Deformable 3D Gaussians
欢迎各位大佬们批评指正,交流沟通;
OmniRe中提到他们参考了DeformableGS来构建非刚体object的构建,所以看了一下DeformableGS论文,论文是去年9月发表,也是紧跟3DGS的工作,当时对整个结构的改动不是特别大,主要贡献就是在原版上面加入了一个MLP用于二次优化部分高斯属性;
代码地址:https://github.com/ingra14m/Deformable-3D-Gaussians
论文解读
这篇论文介绍了一种名为Deformable 3D Gaussians的方法,用于从单目动态场景中重建高保真度的三维几何结构,并能够渲染出高质量的图像。该方法在新颖视角合成和时间插值任务中均能实现优秀的性能。
- 方法介绍:提出了一种可变形的3D高斯散射方法,通过在规范空间中学习3D高斯,并使用变形场来模拟单目动态场景。
此处放上3DGS的流程图作为对比;
主要贡献有两个
- 变形场:通过一个变形网络,将3D高斯的位置和当前时间作为输入,输出3D高斯的位移、旋转和缩放的偏移量。

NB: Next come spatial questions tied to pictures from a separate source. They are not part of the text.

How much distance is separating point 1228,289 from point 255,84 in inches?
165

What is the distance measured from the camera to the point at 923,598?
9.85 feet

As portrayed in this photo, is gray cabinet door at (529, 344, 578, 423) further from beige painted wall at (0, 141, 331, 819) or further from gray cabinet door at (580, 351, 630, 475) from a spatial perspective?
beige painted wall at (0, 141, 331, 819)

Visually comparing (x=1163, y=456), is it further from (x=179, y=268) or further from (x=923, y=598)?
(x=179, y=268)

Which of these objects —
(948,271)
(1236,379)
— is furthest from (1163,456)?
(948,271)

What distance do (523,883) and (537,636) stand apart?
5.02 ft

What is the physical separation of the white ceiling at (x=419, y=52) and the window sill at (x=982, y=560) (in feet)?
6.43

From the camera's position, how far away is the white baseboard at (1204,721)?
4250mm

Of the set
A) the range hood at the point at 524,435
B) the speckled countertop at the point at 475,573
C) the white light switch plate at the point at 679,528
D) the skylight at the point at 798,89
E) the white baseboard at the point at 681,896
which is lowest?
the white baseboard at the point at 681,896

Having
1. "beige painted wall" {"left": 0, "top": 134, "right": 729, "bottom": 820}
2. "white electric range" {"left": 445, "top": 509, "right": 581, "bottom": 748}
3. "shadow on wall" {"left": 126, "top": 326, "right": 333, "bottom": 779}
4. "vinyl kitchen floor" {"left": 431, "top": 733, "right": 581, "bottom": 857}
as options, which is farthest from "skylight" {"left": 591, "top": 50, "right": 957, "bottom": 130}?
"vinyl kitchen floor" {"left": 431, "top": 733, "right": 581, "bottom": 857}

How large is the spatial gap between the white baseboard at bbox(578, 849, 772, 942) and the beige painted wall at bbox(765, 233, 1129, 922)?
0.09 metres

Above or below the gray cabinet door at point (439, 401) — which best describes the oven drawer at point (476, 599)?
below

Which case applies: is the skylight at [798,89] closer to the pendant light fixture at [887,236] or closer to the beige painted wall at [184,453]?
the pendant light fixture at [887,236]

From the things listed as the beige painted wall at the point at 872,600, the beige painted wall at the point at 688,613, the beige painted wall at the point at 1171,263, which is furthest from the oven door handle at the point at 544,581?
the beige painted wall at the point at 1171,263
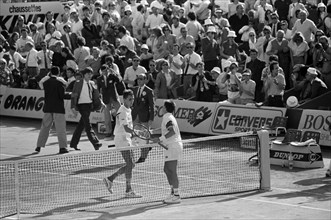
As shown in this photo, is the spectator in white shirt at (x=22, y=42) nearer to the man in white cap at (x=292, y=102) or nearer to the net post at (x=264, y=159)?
the man in white cap at (x=292, y=102)

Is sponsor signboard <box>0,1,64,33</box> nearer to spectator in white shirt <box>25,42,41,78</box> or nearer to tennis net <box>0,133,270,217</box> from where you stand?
spectator in white shirt <box>25,42,41,78</box>

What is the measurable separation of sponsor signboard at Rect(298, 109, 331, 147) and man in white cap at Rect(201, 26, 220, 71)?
16.5 ft

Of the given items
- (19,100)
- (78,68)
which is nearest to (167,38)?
(78,68)

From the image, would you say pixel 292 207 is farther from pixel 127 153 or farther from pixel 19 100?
pixel 19 100

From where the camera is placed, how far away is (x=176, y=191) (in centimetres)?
1620

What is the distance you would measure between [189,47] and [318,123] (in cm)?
536

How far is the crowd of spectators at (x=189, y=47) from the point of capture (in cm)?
2455

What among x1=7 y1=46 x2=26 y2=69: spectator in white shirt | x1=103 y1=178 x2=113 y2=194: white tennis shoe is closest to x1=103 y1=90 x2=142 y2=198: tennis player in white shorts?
x1=103 y1=178 x2=113 y2=194: white tennis shoe

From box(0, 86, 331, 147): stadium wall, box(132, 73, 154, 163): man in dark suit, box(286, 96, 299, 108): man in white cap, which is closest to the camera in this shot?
box(132, 73, 154, 163): man in dark suit

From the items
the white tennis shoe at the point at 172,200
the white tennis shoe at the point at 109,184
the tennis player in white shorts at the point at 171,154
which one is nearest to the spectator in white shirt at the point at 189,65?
the white tennis shoe at the point at 109,184

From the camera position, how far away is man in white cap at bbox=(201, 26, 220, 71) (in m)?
26.9

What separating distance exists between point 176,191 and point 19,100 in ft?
46.2

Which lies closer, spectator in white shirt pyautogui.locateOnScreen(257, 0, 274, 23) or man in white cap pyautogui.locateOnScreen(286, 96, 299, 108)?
man in white cap pyautogui.locateOnScreen(286, 96, 299, 108)

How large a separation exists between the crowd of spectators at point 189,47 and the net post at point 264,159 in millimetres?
6190
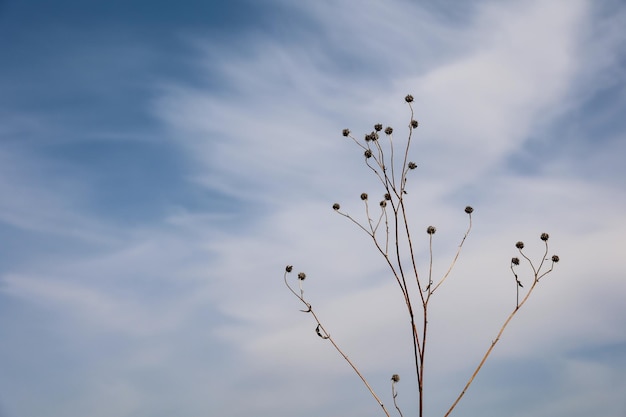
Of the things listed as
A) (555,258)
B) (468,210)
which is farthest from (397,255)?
(555,258)

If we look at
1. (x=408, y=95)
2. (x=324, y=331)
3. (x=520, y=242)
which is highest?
(x=408, y=95)

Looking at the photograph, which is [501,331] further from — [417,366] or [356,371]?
[356,371]

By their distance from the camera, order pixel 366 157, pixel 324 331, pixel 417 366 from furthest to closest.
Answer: pixel 366 157 < pixel 324 331 < pixel 417 366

- 退火平滑训练机制(Annealing Smooth Training, AST):引入了一种新的训练机制,可以在不增加额外计算负担的情况下,减轻不准确位姿对时间插值任务的影响。
代码分析
- 在3DGS基础上增加了一个MLP来重新计算位置,rot和scale的高斯属性,以此来适应动态场景的变化;MLP的输入就是时间和经过3DGS优化的高斯属性;下面看一下代码中如何调用这个模型的,从
training
函数开始看起
def training(dataset, opt, pipe, testing_iterations, saving_iterations):
tb_writer = prepare_output_and_logger(dataset)

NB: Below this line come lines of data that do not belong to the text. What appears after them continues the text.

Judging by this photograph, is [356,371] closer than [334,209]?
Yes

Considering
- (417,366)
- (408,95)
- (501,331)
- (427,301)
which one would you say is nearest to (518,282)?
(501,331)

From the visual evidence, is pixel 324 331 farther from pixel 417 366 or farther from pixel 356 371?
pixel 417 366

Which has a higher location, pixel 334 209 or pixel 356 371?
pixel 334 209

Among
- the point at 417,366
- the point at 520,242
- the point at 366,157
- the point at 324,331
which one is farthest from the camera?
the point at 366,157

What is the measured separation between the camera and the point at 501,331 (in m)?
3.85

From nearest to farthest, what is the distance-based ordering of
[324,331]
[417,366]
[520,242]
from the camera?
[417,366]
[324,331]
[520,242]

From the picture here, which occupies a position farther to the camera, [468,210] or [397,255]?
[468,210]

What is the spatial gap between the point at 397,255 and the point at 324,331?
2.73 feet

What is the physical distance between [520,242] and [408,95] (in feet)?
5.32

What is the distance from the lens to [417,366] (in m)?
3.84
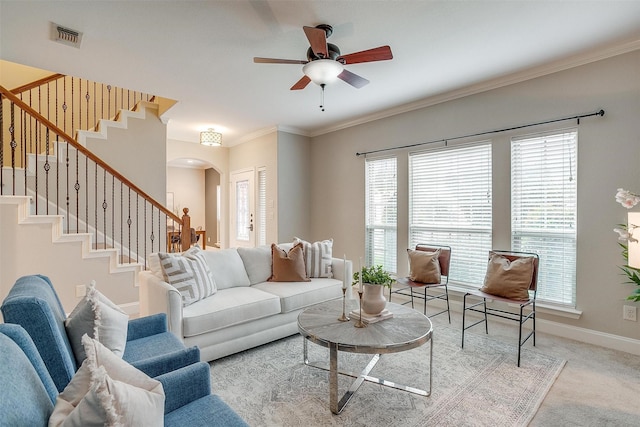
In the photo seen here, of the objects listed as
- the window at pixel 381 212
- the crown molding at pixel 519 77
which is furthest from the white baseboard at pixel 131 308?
the crown molding at pixel 519 77

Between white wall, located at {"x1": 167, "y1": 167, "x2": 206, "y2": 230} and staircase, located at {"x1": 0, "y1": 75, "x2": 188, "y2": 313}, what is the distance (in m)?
4.12

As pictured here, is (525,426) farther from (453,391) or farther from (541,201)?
(541,201)

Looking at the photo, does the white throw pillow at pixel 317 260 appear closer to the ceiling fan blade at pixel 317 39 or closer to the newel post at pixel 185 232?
the newel post at pixel 185 232

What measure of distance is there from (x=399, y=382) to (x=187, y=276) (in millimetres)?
1877

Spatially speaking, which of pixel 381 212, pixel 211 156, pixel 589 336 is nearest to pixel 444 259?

gaussians = GaussianModel(dataset.sh_degree)
# 初始化MLP模型
deform = DeformModel(dataset.is_blender, dataset.is_6dof)
deform.train_setting(opt)
# 下面的代码和3DGS基本一致,不再赘述
scene = Scene(dataset, gaussians)
gaussians.training_setup(opt)
bg_color = [1, 1, 1] if dataset.white_background else [0, 0, 0]
background = torch.tensor(bg_color, dtype=torch.float32, device="cuda")
iter_start = torch.cuda.Event(enable_timing=True)
iter_end = torch.cuda.Event(enable_timing=True)
viewpoint_stack = None
ema_loss_for_log = 0.0
best_psnr = 0.0
best_iteration = 0
progress_bar = tqdm(range(opt.iterations), desc="Training progress")
# 对应文章中的公式6的后一个公式的参数设置,get_linear_noise_func这个函数和3DGS中基本一致,不再赘述
smooth_term = get_linear_noise_func(lr_init=0.1, lr_final=1e-15, lr_delay_mult=0.01, max_steps=20000)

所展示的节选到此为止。